The constructed artificial genes are capable of forming intracellular structures through a well-defined sequence, leading to the emergence of self-assembling frameworks. This method draws a parallel to assembling modular furniture, akin to assembling products from IKEA, where the same components can be utilized in various configurations and can be easily reassembled into different structures. This innovative approach provides a promising avenue for developing complex biomolecular materials, including nanoscale tubes made from DNA tiles. The same basic components can also be programmed for disassembly, enabling the creation of distinct materials.

The findings were recently shared in Nature Communications, with lead researcher Elisa Franco, who is a professor in both mechanical and aerospace engineering and bioengineering at UCLA Samueli. Daniela Sorrentino, a postdoctoral researcher in Franco’s Dynamic Nucleic Acid Systems lab, took the lead as the first author of the study.

“Our research indicates a method for enhancing the complexity of biomolecular materials by utilizing the timing of molecular instructions for self-assembly, instead of simply increasing the quantity of molecules that carry these instructions,” Franco explained. “This reveals the thrilling potential of fabricating unique materials that can naturally ‘evolve’ from a limited set of components by merely rearranging the elements governing the order of assembly over time.”

The study draws inspiration from how complex organisms progress from a singular cell through successive division and differentiation processes. These biological events are facilitated by various biomolecules that are coordinated by gene cascades dictating when and where gene activation occurs. An illustrative example of this can be found in the fruit fly, where a specific gene cascade precisely regulates the formation of body segments in a timely manner.

“We aimed to replicate such gene cascades in the lab, where variations in gene activation timing could trigger either the formation or breakdown of synthetic materials,” noted co-author Francesco Ricci, a chemical science professor at the University of Rome Tor Vergata.
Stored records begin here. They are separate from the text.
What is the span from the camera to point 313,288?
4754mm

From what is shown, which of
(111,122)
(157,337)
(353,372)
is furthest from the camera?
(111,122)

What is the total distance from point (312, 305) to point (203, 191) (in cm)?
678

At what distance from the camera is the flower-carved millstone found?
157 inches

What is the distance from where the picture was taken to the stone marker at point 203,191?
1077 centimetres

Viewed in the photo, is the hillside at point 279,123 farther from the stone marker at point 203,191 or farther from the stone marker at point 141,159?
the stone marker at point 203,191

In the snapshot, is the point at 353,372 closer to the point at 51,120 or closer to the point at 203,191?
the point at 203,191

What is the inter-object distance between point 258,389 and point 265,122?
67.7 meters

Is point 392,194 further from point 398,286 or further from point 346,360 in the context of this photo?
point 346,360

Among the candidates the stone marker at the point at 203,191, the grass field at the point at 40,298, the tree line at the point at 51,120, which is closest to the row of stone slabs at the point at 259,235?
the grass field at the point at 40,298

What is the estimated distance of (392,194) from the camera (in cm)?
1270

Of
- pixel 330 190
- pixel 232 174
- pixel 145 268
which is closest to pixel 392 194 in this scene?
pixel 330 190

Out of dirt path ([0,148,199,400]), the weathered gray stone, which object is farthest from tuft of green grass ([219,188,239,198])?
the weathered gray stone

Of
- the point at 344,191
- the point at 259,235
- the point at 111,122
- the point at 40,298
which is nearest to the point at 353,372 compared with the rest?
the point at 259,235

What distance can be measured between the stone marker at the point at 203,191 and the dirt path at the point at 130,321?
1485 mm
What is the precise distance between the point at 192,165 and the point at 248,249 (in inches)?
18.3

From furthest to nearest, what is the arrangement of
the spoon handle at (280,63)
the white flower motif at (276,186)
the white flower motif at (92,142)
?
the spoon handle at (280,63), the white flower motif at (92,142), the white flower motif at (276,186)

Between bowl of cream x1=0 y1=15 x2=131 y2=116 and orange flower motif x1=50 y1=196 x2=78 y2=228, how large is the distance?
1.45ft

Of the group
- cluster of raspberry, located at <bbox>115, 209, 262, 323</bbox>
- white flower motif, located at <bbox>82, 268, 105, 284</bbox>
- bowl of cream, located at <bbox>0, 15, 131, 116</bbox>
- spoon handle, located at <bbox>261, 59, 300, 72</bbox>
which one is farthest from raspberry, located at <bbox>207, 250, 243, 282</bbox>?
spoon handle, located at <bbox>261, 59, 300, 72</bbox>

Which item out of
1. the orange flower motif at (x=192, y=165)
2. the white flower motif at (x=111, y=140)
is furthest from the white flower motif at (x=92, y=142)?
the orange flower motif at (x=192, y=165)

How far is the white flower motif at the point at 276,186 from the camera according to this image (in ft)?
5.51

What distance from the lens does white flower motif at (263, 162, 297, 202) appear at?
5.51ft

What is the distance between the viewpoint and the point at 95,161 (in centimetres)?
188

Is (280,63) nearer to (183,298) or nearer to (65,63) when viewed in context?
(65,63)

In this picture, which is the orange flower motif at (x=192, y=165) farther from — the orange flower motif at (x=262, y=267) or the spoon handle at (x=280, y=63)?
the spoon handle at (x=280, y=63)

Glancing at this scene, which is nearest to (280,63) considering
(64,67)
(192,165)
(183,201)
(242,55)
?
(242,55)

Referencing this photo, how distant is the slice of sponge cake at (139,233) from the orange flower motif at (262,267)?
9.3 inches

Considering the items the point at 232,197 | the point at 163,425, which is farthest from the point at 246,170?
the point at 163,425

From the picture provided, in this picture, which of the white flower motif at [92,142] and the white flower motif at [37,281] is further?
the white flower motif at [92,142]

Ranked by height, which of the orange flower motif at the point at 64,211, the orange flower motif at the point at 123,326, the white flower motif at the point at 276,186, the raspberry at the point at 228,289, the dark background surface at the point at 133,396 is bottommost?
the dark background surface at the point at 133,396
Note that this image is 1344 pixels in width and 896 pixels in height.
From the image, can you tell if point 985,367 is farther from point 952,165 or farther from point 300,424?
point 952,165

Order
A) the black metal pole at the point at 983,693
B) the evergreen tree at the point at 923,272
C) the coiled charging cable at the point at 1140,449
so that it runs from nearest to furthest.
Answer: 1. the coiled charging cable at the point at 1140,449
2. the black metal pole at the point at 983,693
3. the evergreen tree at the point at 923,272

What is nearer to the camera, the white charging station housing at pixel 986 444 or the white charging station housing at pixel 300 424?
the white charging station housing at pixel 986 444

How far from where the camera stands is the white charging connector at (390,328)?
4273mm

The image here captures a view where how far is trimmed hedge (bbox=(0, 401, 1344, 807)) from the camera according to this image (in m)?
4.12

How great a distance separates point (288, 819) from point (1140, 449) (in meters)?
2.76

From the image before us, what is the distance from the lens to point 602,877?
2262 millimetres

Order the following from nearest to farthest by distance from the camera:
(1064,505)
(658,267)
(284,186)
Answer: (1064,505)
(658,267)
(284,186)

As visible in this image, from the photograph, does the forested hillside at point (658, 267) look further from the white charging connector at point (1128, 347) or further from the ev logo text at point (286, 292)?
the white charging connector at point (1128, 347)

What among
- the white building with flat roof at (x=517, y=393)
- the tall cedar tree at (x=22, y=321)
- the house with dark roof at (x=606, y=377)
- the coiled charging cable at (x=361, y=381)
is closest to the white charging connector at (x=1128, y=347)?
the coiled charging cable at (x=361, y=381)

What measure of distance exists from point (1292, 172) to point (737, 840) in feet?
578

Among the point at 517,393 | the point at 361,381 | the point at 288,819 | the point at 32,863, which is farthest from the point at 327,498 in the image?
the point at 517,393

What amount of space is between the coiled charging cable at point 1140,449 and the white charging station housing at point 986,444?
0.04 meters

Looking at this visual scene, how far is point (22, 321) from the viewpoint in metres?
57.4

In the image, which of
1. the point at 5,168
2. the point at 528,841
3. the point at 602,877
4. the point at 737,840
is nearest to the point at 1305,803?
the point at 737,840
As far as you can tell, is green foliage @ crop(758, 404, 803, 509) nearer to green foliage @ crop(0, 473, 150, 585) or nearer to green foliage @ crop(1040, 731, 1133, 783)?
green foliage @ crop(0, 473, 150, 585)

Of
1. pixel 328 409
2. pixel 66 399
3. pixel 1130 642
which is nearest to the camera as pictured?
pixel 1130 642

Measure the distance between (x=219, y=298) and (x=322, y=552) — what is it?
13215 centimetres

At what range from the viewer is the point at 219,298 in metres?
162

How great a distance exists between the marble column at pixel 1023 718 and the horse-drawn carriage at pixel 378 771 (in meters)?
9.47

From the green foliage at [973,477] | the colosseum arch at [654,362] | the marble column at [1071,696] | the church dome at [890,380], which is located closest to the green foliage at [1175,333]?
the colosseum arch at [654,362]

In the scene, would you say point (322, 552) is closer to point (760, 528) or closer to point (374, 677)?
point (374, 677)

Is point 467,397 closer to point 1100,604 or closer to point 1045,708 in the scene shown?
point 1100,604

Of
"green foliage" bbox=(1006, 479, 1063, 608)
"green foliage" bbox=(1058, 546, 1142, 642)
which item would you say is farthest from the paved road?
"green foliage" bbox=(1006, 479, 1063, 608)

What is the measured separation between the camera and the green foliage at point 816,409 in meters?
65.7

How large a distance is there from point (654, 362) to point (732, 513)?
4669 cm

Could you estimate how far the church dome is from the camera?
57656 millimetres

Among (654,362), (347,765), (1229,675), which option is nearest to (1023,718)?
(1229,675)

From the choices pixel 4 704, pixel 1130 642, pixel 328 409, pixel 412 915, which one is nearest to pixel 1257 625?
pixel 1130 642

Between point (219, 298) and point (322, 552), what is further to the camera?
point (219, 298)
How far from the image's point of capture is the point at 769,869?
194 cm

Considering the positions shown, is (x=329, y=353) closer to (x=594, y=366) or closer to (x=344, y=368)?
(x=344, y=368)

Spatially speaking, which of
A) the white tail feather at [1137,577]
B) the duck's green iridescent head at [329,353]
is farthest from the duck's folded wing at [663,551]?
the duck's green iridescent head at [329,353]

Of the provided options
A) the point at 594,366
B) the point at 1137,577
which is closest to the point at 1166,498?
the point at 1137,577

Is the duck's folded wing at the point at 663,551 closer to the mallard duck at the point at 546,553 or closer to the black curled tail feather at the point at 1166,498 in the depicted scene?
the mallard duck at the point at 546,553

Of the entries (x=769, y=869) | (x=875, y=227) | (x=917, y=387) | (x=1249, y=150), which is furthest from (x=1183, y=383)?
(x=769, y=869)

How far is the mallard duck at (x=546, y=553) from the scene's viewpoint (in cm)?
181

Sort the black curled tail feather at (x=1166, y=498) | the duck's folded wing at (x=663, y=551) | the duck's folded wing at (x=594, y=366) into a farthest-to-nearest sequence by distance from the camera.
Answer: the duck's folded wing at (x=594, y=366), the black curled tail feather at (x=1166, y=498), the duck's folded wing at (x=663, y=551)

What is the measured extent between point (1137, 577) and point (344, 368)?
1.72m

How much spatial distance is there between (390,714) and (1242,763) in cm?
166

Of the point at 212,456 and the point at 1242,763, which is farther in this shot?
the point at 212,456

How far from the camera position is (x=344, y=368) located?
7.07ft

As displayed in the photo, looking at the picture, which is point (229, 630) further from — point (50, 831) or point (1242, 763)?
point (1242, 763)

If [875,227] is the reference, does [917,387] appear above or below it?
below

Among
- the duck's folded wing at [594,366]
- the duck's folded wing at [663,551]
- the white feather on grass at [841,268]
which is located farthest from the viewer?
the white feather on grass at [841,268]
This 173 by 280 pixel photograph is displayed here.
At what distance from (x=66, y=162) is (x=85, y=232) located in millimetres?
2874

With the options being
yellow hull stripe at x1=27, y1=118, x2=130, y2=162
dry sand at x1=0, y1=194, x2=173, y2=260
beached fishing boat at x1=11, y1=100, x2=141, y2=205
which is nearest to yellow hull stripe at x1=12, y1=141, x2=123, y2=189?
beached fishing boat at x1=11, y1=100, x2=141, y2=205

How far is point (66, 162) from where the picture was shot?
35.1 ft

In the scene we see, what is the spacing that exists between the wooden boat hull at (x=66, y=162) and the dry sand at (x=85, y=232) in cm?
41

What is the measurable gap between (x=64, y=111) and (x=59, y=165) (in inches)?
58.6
The researchers utilized building blocks made of DNA tiles, crafted from a few synthetic DNA strands. They synthesized a solution containing millions of these tiles, which interacted to create micron-scale tubular structures. Notably, these structures were only formed in the presence of a specific RNA molecule that acts as a trigger, while a different RNA trigger can promote the dissolution of these structures.

They went on to program synthetic genes that produced RNA triggers at calculated intervals, allowing for precise timing in the assembly and disassembly of the DNA structures.

By linking these genes, the team established a synthetic genetic cascade akin to that in fruit flies, which governs not only the timing of DNA structure formation and breakdown but also enables control over their specific compositional characteristics at designated moments.

“Our methodology is versatile and not confined to DNA structures; it can be applied to other materials and systems that depend upon the timing of biochemical signals,” Sorrentino remarked. “By synchronizing these signals, we can endow various functions to the same components, facilitating the spontaneous evolution of materials from identical building blocks. This advancement heralds significant progress in synthetic biology and paves the way for emerging applications in medicine and biotechnology.”

The research received support from the U.S. Department of Energy’s Office of Science, the U.S. National Science Foundation, the European Research Council, the Italian Association for Cancer Research, the Italian Ministry of University and Research, and Italy’s National Recovery and Resilience Plan, funded by the European Union’s NextGenerationEU stimulus package. Additionally, Sorrentino is supported by a fellowship from the Italian Association for Cancer Research.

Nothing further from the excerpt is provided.